Computer Use Framework (Operative)
Framework enabling AI agents to control computers through visual observation and programmatic actions -- mouse, keyboard, browser, terminal
ZIP-0422: Computer Use Framework (Operative)
Abstract
This proposal specifies Operative, a framework that enables AI agents to use computers the way humans do: by observing screen contents (screenshots, DOM trees), deciding on actions (click, type, scroll, navigate), and executing them through programmatic control of mouse, keyboard, and browser.

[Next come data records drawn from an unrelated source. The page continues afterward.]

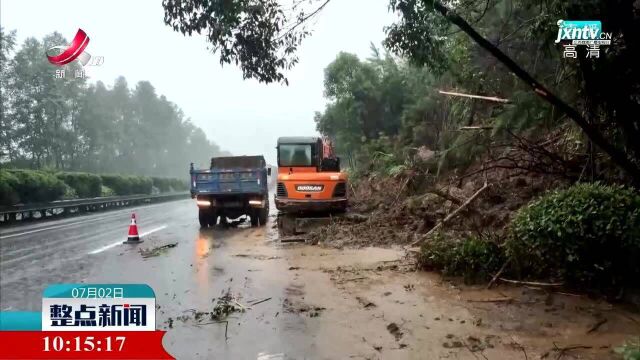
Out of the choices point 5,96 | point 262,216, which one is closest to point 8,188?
point 262,216

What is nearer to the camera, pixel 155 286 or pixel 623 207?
pixel 623 207

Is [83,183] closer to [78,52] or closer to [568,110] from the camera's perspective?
[78,52]

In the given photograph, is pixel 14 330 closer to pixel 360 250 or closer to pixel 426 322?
pixel 426 322

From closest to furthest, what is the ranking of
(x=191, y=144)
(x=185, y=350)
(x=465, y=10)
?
(x=185, y=350), (x=465, y=10), (x=191, y=144)

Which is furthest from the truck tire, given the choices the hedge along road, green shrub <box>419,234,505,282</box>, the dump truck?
green shrub <box>419,234,505,282</box>

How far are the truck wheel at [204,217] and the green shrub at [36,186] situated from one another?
9131 mm

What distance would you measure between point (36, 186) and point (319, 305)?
1916 centimetres

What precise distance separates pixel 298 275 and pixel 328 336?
2935 mm

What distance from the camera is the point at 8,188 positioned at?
1786 cm

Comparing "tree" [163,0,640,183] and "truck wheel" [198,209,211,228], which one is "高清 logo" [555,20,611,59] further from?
"truck wheel" [198,209,211,228]

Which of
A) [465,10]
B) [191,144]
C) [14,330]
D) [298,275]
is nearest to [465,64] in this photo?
[465,10]

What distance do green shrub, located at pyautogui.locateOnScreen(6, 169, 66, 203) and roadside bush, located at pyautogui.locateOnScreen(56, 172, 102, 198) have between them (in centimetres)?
245

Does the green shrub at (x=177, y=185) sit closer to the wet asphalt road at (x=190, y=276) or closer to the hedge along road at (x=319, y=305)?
the wet asphalt road at (x=190, y=276)

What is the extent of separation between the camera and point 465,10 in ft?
22.0
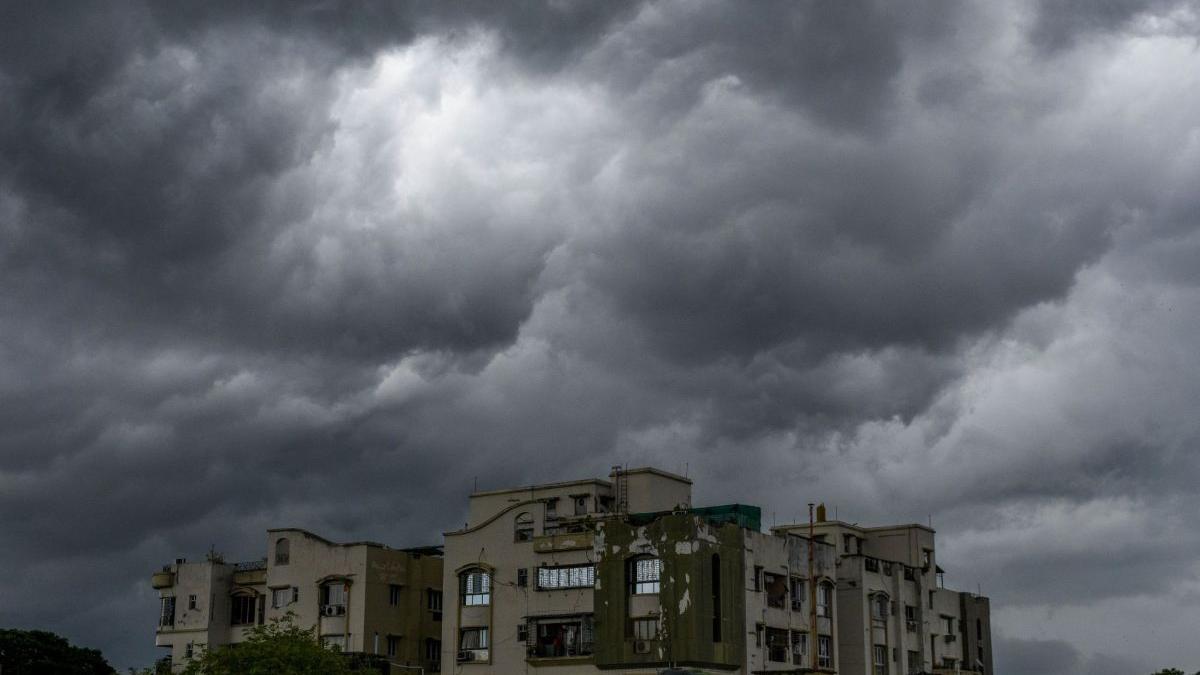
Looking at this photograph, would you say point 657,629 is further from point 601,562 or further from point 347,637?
point 347,637

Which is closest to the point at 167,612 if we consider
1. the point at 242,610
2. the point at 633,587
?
the point at 242,610

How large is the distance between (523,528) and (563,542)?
232 inches

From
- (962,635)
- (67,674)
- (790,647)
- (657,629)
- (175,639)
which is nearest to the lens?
(657,629)

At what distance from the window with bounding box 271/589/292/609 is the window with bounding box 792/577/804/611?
39425 millimetres

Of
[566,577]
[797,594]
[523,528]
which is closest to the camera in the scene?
[566,577]

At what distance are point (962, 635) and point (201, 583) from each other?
66256 millimetres

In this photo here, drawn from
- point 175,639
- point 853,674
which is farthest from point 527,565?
point 175,639

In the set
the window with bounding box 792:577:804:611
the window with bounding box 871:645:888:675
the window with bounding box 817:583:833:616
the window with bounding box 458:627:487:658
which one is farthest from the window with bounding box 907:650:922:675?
the window with bounding box 458:627:487:658

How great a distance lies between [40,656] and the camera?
450 feet

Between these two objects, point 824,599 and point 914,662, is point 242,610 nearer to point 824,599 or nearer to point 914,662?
point 824,599

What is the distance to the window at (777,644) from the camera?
329ft

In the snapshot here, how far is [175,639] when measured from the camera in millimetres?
119500

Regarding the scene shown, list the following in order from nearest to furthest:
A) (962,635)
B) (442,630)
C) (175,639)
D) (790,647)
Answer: (790,647), (442,630), (175,639), (962,635)

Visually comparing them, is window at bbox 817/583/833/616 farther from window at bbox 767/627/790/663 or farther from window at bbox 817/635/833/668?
window at bbox 767/627/790/663
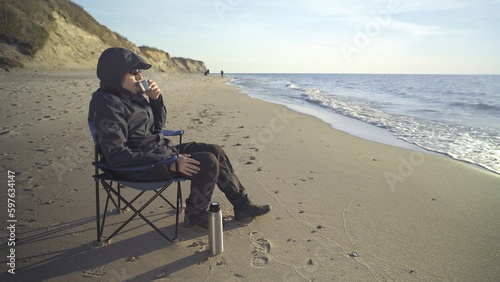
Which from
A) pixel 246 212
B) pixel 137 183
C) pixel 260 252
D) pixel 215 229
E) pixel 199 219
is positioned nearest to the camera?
pixel 137 183

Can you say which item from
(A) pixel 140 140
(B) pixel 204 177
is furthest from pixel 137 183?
(B) pixel 204 177

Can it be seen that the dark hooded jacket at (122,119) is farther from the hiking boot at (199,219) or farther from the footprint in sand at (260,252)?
the footprint in sand at (260,252)

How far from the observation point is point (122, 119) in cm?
248

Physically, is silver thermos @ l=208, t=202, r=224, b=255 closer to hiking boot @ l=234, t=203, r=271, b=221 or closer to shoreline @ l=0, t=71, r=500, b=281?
shoreline @ l=0, t=71, r=500, b=281

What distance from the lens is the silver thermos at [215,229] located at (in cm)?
257

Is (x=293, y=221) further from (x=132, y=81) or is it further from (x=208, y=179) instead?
(x=132, y=81)

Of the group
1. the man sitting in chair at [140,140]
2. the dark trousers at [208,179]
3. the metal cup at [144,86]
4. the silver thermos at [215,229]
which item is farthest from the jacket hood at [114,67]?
the silver thermos at [215,229]

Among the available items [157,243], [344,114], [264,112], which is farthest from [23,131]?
[344,114]

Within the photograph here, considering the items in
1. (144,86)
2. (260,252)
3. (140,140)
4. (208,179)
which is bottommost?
(260,252)

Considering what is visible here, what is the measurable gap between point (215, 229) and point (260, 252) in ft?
1.50

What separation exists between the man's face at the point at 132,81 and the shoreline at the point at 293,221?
1.37m

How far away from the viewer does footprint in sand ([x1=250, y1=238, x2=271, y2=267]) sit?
2535 millimetres

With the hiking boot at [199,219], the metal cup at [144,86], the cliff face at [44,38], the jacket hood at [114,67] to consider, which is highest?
the cliff face at [44,38]

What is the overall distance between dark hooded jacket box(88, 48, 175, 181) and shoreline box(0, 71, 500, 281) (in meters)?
0.79
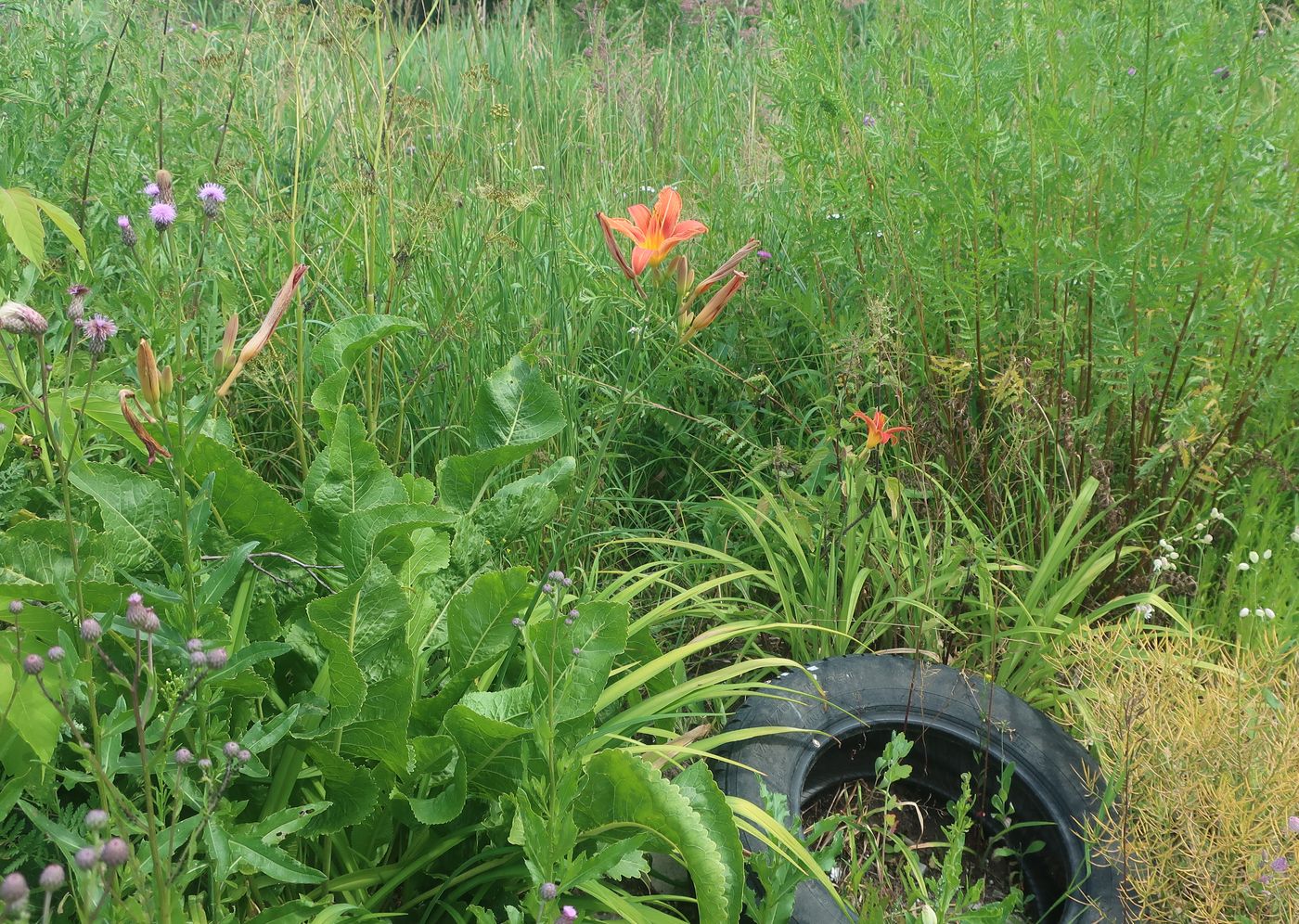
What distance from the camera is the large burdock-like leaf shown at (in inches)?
58.3

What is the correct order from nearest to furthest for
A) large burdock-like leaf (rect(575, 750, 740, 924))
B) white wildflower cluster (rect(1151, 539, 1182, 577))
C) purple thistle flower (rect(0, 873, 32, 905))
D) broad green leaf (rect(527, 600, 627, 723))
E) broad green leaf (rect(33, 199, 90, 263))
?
purple thistle flower (rect(0, 873, 32, 905)) → broad green leaf (rect(33, 199, 90, 263)) → large burdock-like leaf (rect(575, 750, 740, 924)) → broad green leaf (rect(527, 600, 627, 723)) → white wildflower cluster (rect(1151, 539, 1182, 577))

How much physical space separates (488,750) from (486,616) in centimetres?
23

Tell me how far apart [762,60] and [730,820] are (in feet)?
7.83

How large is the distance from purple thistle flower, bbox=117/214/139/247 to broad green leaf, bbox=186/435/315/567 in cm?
33

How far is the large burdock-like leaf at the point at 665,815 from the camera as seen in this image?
1.48 m

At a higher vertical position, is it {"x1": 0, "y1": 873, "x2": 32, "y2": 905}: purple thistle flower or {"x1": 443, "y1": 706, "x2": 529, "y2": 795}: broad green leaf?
{"x1": 0, "y1": 873, "x2": 32, "y2": 905}: purple thistle flower

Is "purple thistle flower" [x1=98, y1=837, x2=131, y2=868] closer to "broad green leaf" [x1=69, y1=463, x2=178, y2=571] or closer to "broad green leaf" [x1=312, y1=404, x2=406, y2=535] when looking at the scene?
"broad green leaf" [x1=69, y1=463, x2=178, y2=571]

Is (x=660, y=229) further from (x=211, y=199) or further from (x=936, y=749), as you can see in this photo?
(x=936, y=749)

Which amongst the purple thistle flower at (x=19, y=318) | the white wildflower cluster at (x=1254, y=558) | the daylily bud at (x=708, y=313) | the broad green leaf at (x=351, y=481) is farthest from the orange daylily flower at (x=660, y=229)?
the white wildflower cluster at (x=1254, y=558)

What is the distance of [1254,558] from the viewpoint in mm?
2316

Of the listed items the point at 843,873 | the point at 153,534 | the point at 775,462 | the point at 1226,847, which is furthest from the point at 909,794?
the point at 153,534

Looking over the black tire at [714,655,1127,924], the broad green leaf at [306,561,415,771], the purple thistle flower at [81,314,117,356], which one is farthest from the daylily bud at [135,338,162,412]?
the black tire at [714,655,1127,924]

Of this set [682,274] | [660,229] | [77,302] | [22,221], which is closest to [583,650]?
[682,274]

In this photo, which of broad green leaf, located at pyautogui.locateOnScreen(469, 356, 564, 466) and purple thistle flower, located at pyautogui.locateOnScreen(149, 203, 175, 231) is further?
A: broad green leaf, located at pyautogui.locateOnScreen(469, 356, 564, 466)
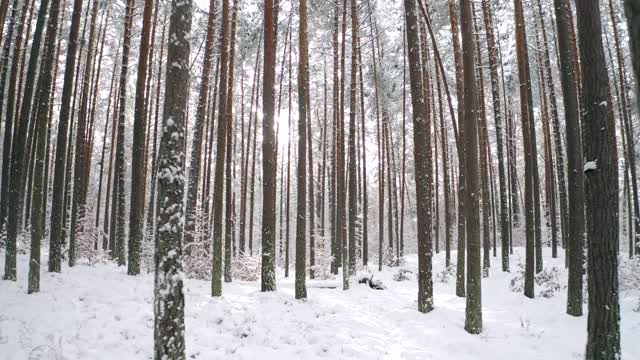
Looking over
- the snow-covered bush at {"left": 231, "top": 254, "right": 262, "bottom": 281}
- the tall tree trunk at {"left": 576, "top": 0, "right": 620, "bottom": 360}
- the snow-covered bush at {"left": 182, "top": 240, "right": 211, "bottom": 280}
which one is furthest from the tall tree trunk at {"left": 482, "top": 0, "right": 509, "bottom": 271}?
the snow-covered bush at {"left": 182, "top": 240, "right": 211, "bottom": 280}

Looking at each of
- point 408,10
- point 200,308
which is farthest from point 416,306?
point 408,10

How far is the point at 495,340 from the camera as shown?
7691 mm

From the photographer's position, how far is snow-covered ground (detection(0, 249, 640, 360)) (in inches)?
260

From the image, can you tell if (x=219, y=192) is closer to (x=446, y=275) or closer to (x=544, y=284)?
(x=544, y=284)

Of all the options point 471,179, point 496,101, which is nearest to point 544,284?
point 496,101

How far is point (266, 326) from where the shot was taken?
26.5ft

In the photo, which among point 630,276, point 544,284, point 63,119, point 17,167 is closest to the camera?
point 17,167

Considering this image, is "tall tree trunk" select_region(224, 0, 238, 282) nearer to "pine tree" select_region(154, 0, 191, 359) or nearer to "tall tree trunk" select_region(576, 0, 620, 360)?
"pine tree" select_region(154, 0, 191, 359)

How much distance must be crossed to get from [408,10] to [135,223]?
9444 millimetres

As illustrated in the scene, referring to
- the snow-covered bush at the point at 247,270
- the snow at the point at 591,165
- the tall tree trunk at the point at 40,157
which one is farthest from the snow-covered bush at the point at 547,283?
the tall tree trunk at the point at 40,157

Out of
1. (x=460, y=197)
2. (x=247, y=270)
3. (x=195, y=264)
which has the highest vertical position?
(x=460, y=197)

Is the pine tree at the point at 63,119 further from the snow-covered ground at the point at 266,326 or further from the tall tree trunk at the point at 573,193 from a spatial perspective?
the tall tree trunk at the point at 573,193

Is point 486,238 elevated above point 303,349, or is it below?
above

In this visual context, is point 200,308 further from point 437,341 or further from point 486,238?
point 486,238
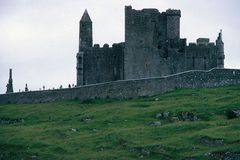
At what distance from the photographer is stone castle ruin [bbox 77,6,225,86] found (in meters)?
103

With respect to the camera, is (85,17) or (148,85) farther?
(85,17)

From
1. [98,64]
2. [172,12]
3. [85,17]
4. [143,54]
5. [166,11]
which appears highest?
[166,11]

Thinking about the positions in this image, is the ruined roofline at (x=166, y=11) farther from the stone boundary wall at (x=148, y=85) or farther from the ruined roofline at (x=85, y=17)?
the stone boundary wall at (x=148, y=85)

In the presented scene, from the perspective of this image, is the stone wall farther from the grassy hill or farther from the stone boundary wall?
the grassy hill

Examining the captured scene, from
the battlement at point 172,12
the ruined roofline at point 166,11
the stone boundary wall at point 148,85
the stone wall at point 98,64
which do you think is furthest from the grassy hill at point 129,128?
the battlement at point 172,12

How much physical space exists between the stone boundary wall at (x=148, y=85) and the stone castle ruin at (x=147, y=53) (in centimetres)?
844

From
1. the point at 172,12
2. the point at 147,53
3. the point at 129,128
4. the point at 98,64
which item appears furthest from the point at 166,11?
the point at 129,128

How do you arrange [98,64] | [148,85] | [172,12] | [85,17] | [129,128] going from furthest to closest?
1. [85,17]
2. [98,64]
3. [172,12]
4. [148,85]
5. [129,128]

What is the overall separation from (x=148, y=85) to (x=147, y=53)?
12.0 meters

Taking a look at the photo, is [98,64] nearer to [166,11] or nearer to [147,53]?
[147,53]

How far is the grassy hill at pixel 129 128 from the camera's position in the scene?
6669cm

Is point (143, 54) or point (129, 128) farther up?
point (143, 54)

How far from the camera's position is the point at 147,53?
103 m

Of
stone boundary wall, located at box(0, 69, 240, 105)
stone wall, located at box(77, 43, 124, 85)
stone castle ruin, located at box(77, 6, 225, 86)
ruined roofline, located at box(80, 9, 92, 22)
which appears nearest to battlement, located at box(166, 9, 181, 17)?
stone castle ruin, located at box(77, 6, 225, 86)
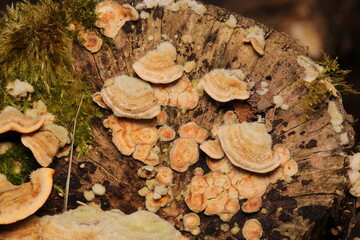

Operative bridges the gap between AI tool use (ZIP-0412) and the millions of GUI-based applications that have no API.
Motivation
MCP (ZIP-0412) gives agents access to 260+ tools via API. But most of the world's software is GUI-only: web applications, desktop software, mobile apps. When a conservation researcher needs to:
- Log into a government wildlife database (GUI-only web portal)
- Download species survey data (click through menus)
- Process it in a desktop GIS application (GUI-only)
- Submit results to a conservation platform (web form)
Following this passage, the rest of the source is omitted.